Initially, it did not seem appropriate to view the work in such an academic type of presentation but their statement tied the preparation together nicely. The body of work seems designed to take you from what is being seen there in the gallery to a place in our thoughts that is only in our minds eye. Rik Garrett’s blurred and non-descript images were challenging at first. Some of the images came across as a type of Rorschach test but further study revealed that there were faces and limbs. They had been manipulated in such a way as to reveal a trace of what once was. This left the viewer to fill in with their own experiences and thoughts. In this way, the work was very engaging.

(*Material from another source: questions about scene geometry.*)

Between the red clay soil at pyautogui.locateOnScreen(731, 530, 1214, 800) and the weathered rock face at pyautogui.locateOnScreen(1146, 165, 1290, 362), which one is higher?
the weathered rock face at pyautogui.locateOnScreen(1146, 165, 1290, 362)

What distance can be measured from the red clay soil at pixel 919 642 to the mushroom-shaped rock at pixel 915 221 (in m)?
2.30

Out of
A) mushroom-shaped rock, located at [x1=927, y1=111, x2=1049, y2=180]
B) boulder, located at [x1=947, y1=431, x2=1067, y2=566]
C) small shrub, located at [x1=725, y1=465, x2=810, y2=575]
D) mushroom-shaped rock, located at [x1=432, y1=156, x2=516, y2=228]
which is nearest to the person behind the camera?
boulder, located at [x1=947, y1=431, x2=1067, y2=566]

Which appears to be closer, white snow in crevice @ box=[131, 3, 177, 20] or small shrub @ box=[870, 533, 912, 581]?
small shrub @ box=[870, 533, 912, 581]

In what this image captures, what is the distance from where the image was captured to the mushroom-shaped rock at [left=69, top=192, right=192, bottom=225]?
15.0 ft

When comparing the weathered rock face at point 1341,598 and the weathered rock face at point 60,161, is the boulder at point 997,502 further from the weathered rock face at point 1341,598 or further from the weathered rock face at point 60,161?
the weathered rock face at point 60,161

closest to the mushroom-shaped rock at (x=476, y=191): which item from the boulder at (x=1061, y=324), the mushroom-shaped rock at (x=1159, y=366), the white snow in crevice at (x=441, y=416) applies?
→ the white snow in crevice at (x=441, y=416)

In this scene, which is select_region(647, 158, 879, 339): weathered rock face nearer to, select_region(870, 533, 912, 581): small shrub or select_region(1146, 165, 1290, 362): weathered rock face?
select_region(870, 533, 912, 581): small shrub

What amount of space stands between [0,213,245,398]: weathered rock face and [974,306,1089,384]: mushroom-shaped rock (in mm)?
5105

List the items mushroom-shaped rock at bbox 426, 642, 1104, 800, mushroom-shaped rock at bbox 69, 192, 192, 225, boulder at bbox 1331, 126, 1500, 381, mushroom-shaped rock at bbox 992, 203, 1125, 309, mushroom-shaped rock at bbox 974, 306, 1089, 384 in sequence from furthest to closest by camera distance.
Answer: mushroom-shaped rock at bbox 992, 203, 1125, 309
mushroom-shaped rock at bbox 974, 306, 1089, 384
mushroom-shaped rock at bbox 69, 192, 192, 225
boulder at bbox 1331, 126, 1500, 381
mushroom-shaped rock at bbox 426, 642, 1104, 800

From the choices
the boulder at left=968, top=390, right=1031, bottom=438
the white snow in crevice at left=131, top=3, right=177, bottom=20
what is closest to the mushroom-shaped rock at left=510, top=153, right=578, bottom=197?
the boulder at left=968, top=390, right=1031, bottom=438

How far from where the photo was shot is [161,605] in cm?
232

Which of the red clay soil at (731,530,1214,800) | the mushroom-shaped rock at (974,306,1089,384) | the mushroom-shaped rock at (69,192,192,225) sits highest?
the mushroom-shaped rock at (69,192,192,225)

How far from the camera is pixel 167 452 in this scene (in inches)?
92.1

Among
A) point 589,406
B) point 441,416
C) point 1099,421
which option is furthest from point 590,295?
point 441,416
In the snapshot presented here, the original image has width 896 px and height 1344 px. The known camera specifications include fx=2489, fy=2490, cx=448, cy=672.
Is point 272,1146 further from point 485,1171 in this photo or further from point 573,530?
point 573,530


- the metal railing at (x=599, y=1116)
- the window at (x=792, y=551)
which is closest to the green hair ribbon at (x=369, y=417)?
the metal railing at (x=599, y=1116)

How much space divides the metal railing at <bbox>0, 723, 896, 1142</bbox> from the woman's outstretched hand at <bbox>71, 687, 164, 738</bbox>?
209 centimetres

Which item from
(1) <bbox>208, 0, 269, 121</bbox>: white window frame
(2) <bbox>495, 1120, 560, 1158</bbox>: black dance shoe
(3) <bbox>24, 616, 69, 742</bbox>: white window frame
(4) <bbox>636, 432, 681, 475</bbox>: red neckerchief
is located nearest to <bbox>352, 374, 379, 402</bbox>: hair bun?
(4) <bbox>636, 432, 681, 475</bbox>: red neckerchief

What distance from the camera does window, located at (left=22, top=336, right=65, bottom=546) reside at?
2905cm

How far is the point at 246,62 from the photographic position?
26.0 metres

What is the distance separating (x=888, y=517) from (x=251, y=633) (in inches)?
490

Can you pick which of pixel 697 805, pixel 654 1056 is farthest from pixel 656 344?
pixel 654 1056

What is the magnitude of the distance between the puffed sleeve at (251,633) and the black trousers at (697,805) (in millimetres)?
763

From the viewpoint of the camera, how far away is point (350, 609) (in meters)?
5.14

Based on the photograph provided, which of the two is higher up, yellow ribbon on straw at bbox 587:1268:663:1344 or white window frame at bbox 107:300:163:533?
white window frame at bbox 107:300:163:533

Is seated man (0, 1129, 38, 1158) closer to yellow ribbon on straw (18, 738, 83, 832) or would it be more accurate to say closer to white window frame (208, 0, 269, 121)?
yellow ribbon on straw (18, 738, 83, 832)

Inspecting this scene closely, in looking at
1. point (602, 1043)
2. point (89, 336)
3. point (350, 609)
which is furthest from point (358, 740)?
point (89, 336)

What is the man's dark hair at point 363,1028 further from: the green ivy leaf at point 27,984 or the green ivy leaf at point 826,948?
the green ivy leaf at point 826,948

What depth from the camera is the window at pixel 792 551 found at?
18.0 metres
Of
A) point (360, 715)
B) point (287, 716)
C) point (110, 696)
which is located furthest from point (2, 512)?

copyright Sally Egan/Amy Bystedt
copyright Sally Egan/Amy Bystedt

Sally Egan and Amy Bystedt’s images of a bygone time were equally as captivating. Especially being staged reconstructions of photos from what looked to be from the late 1960s to early 1970s. They masterfully recreated snapshots that the majority of us have seen in old photo albums many times over. The images brought the viewer back to a time many remember fondly but hinted to it all being an illusion. The illusion of the past being a time that was so much better than the now. That illusion built on things we choose to remember and those things we choose to forget and is what creates “the good old days” nostalgia. And the snapshots that were taken and displayed in all of those photo albums were always of the good times – captured memories of our choosing.

copyright Rik Garrett
copyright Rik Garrett

The exhibition was an ingenious exercise that engaged the viewer in a ways that most exhibitions cannot. It asked the viewer to take a look inside, not just at was being displayed in front of them. It is a good direction for art to be heading in.